CHANGE STARTS AT HOME
Meanwhile, Prachi Jain, a 25-year-old accountant, has a permanent position at a big financial firm in Toronto. But, like Gershuny and O’Reilly, she agrees it can be challenging to try and fit everything into the same time window.
“You only have a certain number of years to be what you want to be. Life will be a lot more hectic later and now is the time to get experience and knowledge,” she says.
Jain sometimes works long hours and weekends at her firm, but doesn’t want to do that once she has kids. She’s planning for two or three within the next five years and anticipates making some adjustments.
Although she wouldn’t rule out a position in management, she thinks it would be difficult to balance those intense duties with home and family life.
“You wouldn’t expect a husband to stay home with the kids,” she says.
Dhawan says the current conflict between building a career and raising a family is also a big part of the reason many women don’t make it into management positions. She believes it’s also not just a problem for young women.
“Nothing is really going to change until we have a shift in gender roles at home, until men get more engaged in this issue,” says Dhawan.

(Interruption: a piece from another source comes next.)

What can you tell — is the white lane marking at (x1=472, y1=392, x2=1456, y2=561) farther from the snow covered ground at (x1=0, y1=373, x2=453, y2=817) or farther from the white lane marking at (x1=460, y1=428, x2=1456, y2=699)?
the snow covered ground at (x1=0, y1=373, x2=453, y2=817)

WHAT WATER COOLER TALK SHOULD BE ABOUT
Dhawan believes it’s important to look at the trend as part of a larger picture and think about designing structures in the workplace that allow both men and women to thrive. If not, companies and organizations will end up losing some of their most talented workers.
“I think we need to shift our language in today’s leading global companies around this topic,” she says. “It often gets positioned as a human resources and diversity challenge, but I actually think that it’s an innovation and leadership challenge and it’s a crisis.”
This feature was produced by May Warren, a student in Ryerson University's School of Journalism, in partnership with The Huffington Post Canada.